A Gaussian channel has SNR = P/N = 15 dB (approximately 31.6 in linear scale). What is the channel capacity?
AC = 15 bits per channel use
BC = (1/2) log2(1 + 31.6) ≈ (1/2)(5.02) ≈ 2.51 bits per channel use
CC = log2(15) ≈ 3.91 bits per channel use
DC = 31.6 bits per channel use
First convert dB to linear: 15 dB means P/N = 10^(15/10) = 31.6. Then C = (1/2) log2(1 + 31.6) = (1/2) log2(32.6) ≈ (1/2)(5.03) ≈ 2.51 bits per channel use. The 1/2 factor comes from the real-valued channel; a complex channel (as in modern wireless systems) would give log2(1 + SNR) without the 1/2. Each 3 dB of SNR increase adds approximately 0.5 bits of capacity — this logarithmic scaling means gains get harder as SNR increases.
Question 2 Multiple Choice
As SNR approaches infinity, the capacity of the Gaussian channel grows without bound. As SNR approaches zero, capacity approaches zero linearly. Which regime is more relevant for modern wireless communications?
AThe high-SNR regime, because modern systems operate at very high power levels
BThe low-SNR (bandwidth-rich, power-limited) regime, because technologies like spread-spectrum and IoT devices often operate below 0 dB SNR by using wide bandwidth and sophisticated coding
CNeither — modern systems operate exactly at the Shannon limit
DBoth regimes are equally relevant
Many modern systems (GPS, spread-spectrum, IoT sensors, deep-space communication) operate at very low SNR by spreading the signal across wide bandwidth. At low SNR, C ≈ (P/N) * (1/(2*ln2)) bits per channel use, which is linear in SNR. The bandwidth-power tradeoff C = W*log2(1+P/(NW)) shows that as bandwidth W increases with fixed power, capacity approaches P/(N*ln2) — a finite limit determined by power alone.
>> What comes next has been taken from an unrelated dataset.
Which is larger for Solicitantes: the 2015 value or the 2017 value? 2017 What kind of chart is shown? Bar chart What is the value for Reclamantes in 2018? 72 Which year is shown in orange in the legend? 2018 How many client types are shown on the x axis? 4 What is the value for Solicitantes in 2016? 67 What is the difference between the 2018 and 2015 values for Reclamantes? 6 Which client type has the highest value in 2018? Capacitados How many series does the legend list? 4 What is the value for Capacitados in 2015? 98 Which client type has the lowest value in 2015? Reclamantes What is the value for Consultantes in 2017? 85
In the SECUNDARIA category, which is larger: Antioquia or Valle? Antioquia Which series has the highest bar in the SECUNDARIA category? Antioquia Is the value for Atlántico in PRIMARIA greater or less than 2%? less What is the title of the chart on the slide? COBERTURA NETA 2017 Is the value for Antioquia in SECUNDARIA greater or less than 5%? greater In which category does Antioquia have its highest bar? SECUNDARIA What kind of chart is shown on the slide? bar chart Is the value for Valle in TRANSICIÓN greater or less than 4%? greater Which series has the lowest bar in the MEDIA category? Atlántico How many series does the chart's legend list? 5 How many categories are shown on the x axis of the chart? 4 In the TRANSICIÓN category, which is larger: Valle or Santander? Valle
This 'ultimate Shannon limit' of -1.59 dB per bit is a key benchmark for power-efficient communication design.
Question 3 Short Answer
Explain why the Gaussian distribution is the capacity-achieving input distribution for the AWGN channel, connecting this to the maximum-entropy property of the Gaussian.
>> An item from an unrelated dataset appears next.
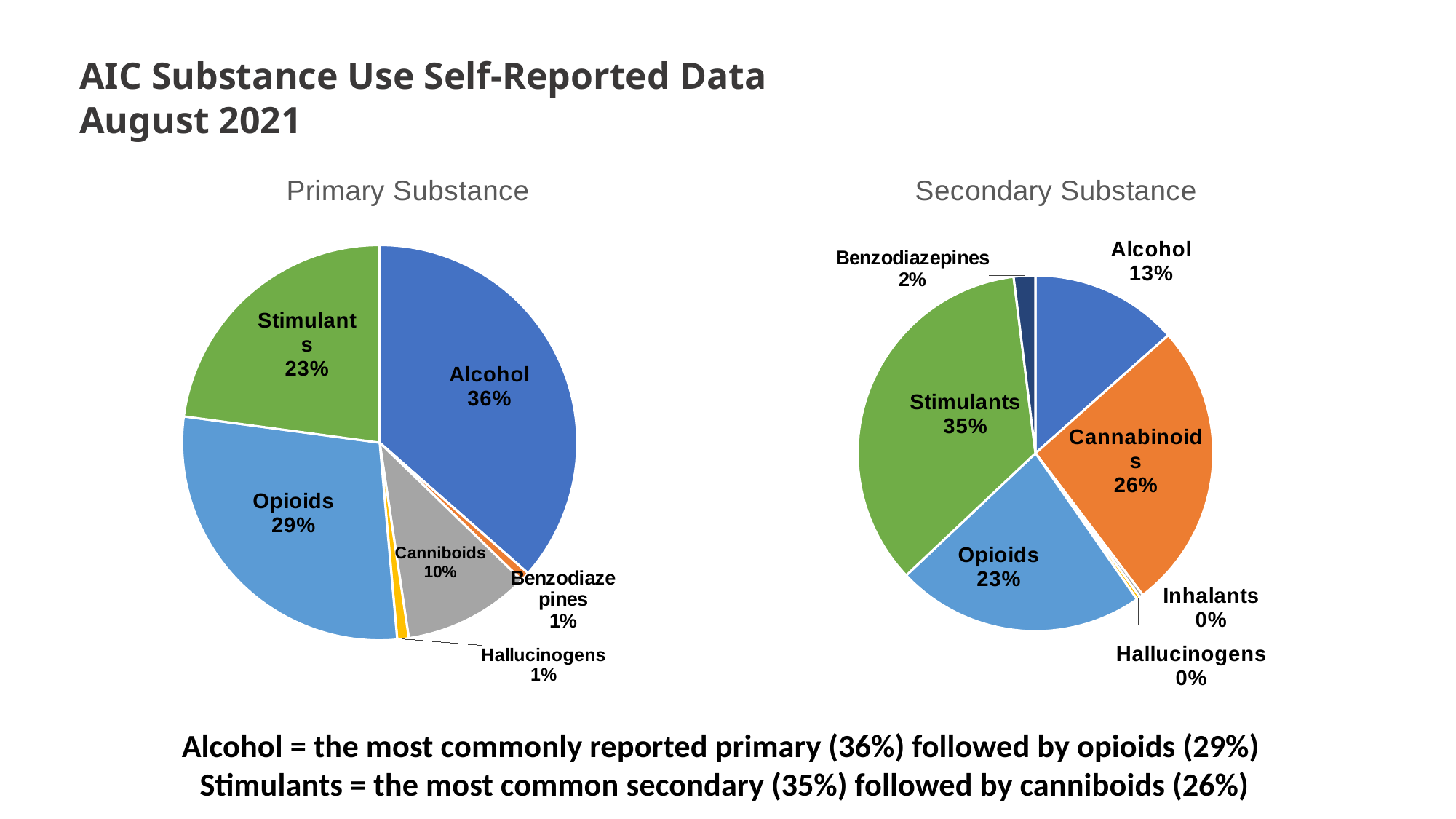
How many labelled categories does the Secondary Substance chart show? 7 In the Primary Substance chart, what share is Opioids? 29% In the Secondary Substance chart, what share is Cannabinoids? 26% In the Secondary Substance chart, which substance has the largest share? Stimulants What is the title of the chart on the left? Primary Substance In the Primary Substance chart, which substance has the largest share? Alcohol In the Secondary Substance chart, what share is Benzodiazepines? 2% What type of chart is the Primary Substance chart? Pie chart In the Secondary Substance chart, what is the difference between the Stimulants and Opioids shares? 12% In the Primary Substance chart, what is the difference between the Alcohol and Stimulants shares? 13% In the Secondary Substance chart, which is larger, Alcohol or Cannabinoids? Cannabinoids In the Primary Substance chart, what share is Alcohol? 36%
Think about your answer, then reveal below.
Model answer: The capacity C = max I(X;Y) = max [h(Y) - h(Y|X)] = max h(Y) - h(Z), since h(Y|X) = h(Z) is fixed (the noise is independent of the input). So we need to maximize h(Y) subject to the power constraint. Y = X + Z, and the variance of Y is at most P + N (with equality when X has variance P). Among all distributions with variance P + N, the Gaussian maximizes differential entropy. This is achieved when X is Gaussian with variance P, since the sum of independent Gaussians is Gaussian. The maximum entropy property of the Gaussian is thus directly responsible for the Gaussian input being optimal.
This is a beautiful example of how information-theoretic properties (maximum entropy of the Gaussian) yield engineering results (the capacity-achieving strategy). The same reasoning extends to vector Gaussian channels: the capacity-achieving input is always Gaussian, with covariance structure determined by the channel and power constraints.